• **Passage for review**
──────────

Code style: black CircleCI

Caper

Caper (Cromwell Assisted Pipeline ExecutoR) is a wrapper Python package for Cromwell.

Introduction

Caper wraps Cromwell to run pipelines on multiple platforms like GCP (Google Cloud Platform), AWS (Amazon Web Service) and HPCs like SLURM, SGE, PBS/Torque and LSF. It provides easier way of running Cromwell server/run modes by automatically composing necessary input files for Cromwell. Caper can run each task on a specified environment (Docker, Singularity or Conda). Also, Caper automatically localizes all files (keeping their directory structure) defined in your input JSON and command line according to the specified backend. For example, if your chosen backend is GCP and files in your input JSON are on S3 buckets (or even URLs) then Caper automatically transfers s3:// and http(s):// files to a specified gs:// bucket directory. Supported URIs are s3://, gs://, http(s):// and local absolute paths. You can use such URIs either in CLI and input JSON. Private URIs are also accessible if you authenticate using cloud platform CLIs like gcloud auth, aws configure and using ~/.netrc for URLs.

Installation for Google Cloud Platform and AWS

See this for details.

Installation for AWS

See this for details.

Installation

  1. Make sure that you have Java (>= 11) and Python>=3.6 installed on your system and pip to install Caper.

    $ pip install caper
  2. If you see an error message like caper: command not found then add the following line to the bottom of ~/.bashrc and re-login.

    export PATH=$PATH:~/.local/bin
  3. Choose a backend from the following table and initialize Caper. This will create a default Caper configuration file ~/.caper/default.conf, which have only required parameters for each backend. caper init will also install Cromwell/Womtool JARs on ~/.caper/. Downloading those files can take up to 10 minutes. Once they are installed, Caper can completely work offline with local data files.

    Backend Description
    local local computer without cluster engine.
    slurm SLURM cluster.
    sge Sun GridEngine cluster.
    pbs PBS cluster.
    lsf LSF cluster.
    sherlock Stanford Sherlock (based on slurm backend).
    scg Stanford SCG (based on slurm backend).

──────────

• **Given information**
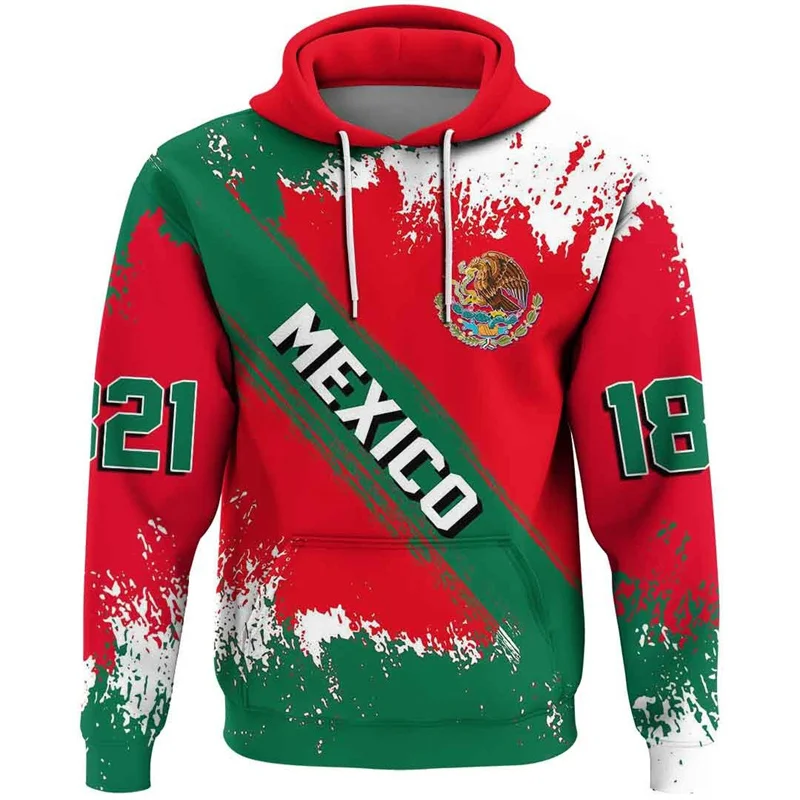 

Fashion Mexico Flag Pattern Hoodies Mens Womens Spring Autumn National Emblem 3D Printed Pullover Casual Trend Street Sweatshirt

──────────

• **Actions to take**
a: Please duplicate the part of the Caper documentation above from "Installation for Google" up to and including "to install Caper.".
b: Write the next part of the Caper documentation above, starting after its last line.

• **Answers to each task**
a:
Installation for Google Cloud Platform and AWS

See this for details.

Installation for AWS

See this for details.

Installation

  1. Make sure that you have Java (>= 11) and Python>=3.6 installed on your system and pip to install Caper.

b:
    $ caper init [BACKEND]
  4. Edit ~/.caper/default.conf and follow instructions in there. DO NOT LEAVE ANY PARAMETERS UNDEFINED OR CAPER WILL NOT WORK CORRECTLY

Docker, Singularity and Conda

For local backends (local, slurm, sge, pbs and lsf), you can use --docker, --singularity or --conda to run WDL tasks in a pipeline within one of these environment. For example, caper run ... --singularity docker://ubuntu:latest will run each task within a Singularity image built from a docker image ubuntu:latest. These parameters can also be used as flags. If used as a flag, Caper will try to find a default docker/singularity/conda in WDL. e.g. All ENCODE pipelines have default docker/singularity images defined within WDL’s meta section (under key caper_docker or default_docker).

IMPORTANT: Docker/singularity/conda defined in Caper’s configuration file or in CLI (--docker, --singularity and --conda) will be overriden by those defined in WDL task’s runtime. We provide these parameters to define default/base environment for a pipeline, not to override on WDL task’s runtime.

For Conda users, make sure that you have installed pipeline’s Conda environments before running pipelines. Caper only knows Conda environment’s name. You don’t need to activate any Conda environment before running a pipeline since Caper will internally run conda run -n ENV_NAME COMMANDS for each task.

Take a look at the following examples:

$ caper run test.wdl --docker # can be used as a flag too, Caper will find docker image from WDL if defined
$ caper run test.wdl --singularity docker://ubuntu:latest
$ caper submit test.wdl --conda your_conda_env_name # running caper server is required

An environemnt defined here will be overriden by those defined in WDL task’s runtime. Therefore, think of this as a base/default environment for your pipeline. You can define per-task environment in each WDL task’s runtime.

For cloud backends (gcp and aws), you always need to use --docker (can be skipped). Caper will automatically try to find a base docker image defined in your WDL. For other pipelines, define a base docker image in Caper’s CLI or directly in each WDL task’s runtime.

Singularity and Docker Hub pull limit

If you provide a Singularity image based on docker docker:// then Caper will locally build a temporary Singularity image (*.sif) under SINGULARITY_CACHEDIR (defaulting to ~/.singularity/cache if not defined). However, Singularity will blindly pull from DockerHub to quickly reach a daily pull limit. It’s recommended to use Singularity images from shub:// (Singularity Hub) or library:// (Sylabs Cloud).

Important notes for Conda users

Since Caper>=2.0 you don’t have to activate Conda environment before running pipelines. Caper will internally run conda run -n ENV_NAME /bin/bash script.sh. Just make sure that you correctly installed given pipeline’s Conda environment(s).

Important notes for Stanford HPC (Sherlock and SCG) users

DO NOT INSTALL CAPER, CONDA AND PIPELINE’S WDL ON $SCRATCH OR $OAK STORAGES. You will see Segmentation Fault errors. Install these executables (Caper, Conda, WDL, …) on $HOME OR $PI_HOME. You can still use $OAK for input data (e.g. FASTQs defined in your input JSON file) but not for outputs, which means that you should not run Caper on $OAK. $SCRATCH and $PI_SCRATCH are okay for both input and output data so run Caper on them. Running Croo to organize outputs into $OAK is okay.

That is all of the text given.